[Exercise prompt]:
Transcribe all of the material exactly.

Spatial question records
━━━━━━━━

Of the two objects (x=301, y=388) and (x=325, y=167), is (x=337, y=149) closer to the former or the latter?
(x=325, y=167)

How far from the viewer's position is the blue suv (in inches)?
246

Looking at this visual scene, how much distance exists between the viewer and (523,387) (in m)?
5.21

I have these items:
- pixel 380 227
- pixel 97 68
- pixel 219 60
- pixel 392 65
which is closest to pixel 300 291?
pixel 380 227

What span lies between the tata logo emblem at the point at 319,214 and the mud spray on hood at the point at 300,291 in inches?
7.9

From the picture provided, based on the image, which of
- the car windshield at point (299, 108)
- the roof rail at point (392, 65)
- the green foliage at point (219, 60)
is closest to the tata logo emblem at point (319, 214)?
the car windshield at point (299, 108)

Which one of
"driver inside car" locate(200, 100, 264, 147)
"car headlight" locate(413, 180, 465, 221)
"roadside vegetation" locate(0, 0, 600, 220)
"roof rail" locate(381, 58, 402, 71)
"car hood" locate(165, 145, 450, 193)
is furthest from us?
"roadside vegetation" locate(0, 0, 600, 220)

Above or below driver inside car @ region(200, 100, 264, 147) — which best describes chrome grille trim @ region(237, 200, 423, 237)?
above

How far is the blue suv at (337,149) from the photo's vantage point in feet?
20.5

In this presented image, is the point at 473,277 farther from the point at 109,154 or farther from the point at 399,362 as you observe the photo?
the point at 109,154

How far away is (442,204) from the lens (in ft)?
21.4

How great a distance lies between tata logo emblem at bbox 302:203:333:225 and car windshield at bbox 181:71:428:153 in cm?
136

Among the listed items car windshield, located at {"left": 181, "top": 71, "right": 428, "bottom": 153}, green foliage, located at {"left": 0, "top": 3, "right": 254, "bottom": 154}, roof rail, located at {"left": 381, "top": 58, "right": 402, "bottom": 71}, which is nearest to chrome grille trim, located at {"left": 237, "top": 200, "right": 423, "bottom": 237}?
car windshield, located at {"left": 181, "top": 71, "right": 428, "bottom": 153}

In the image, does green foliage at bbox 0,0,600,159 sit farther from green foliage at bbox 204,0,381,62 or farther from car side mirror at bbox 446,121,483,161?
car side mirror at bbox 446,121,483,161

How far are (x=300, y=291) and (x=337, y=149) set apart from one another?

━━━━━━━━

[Output for this exercise]:
Of the two objects (x=301, y=388) and (x=325, y=167), is (x=337, y=149) closer to the former or the latter?
(x=325, y=167)

How far from the viewer's position is the blue suv (in inches)?
246

Looking at this visual scene, how much distance exists between the viewer and (523,387) (in m)?
5.21

I have these items:
- pixel 380 227
- pixel 97 68
- pixel 219 60
- pixel 392 65
which is closest to pixel 300 291?
pixel 380 227

What span lies between the tata logo emblem at the point at 319,214 and the mud spray on hood at the point at 300,291 in inches?
7.9

From the picture provided, based on the image, which of
- the car windshield at point (299, 108)
- the roof rail at point (392, 65)
- the green foliage at point (219, 60)
is closest to the tata logo emblem at point (319, 214)?
the car windshield at point (299, 108)

Which one of
"driver inside car" locate(200, 100, 264, 147)
"car headlight" locate(413, 180, 465, 221)
"roadside vegetation" locate(0, 0, 600, 220)
"roof rail" locate(381, 58, 402, 71)
"car hood" locate(165, 145, 450, 193)
is furthest from us?
"roadside vegetation" locate(0, 0, 600, 220)

Above or below driver inside car @ region(200, 100, 264, 147) — which best describes chrome grille trim @ region(237, 200, 423, 237)?
above

How far is the blue suv at (337,149) from the photo's vantage point in feet?
20.5

In this presented image, is the point at 473,277 farther from the point at 109,154 or farther from the point at 399,362 as you observe the photo?
the point at 109,154

How far away is (442,204) from the lens (in ft)?
21.4

How great a distance lies between tata logo emblem at bbox 302:203:333:225 and car windshield at bbox 181:71:428:153 in cm?
136

Among the listed items car windshield, located at {"left": 181, "top": 71, "right": 428, "bottom": 153}, green foliage, located at {"left": 0, "top": 3, "right": 254, "bottom": 154}, roof rail, located at {"left": 381, "top": 58, "right": 402, "bottom": 71}, which is nearest to chrome grille trim, located at {"left": 237, "top": 200, "right": 423, "bottom": 237}?
car windshield, located at {"left": 181, "top": 71, "right": 428, "bottom": 153}

In the image, does green foliage at bbox 0,0,600,159 sit farther from green foliage at bbox 204,0,381,62 or farther from car side mirror at bbox 446,121,483,161?
car side mirror at bbox 446,121,483,161

How far are (x=300, y=291) and (x=337, y=149) set apart from one another?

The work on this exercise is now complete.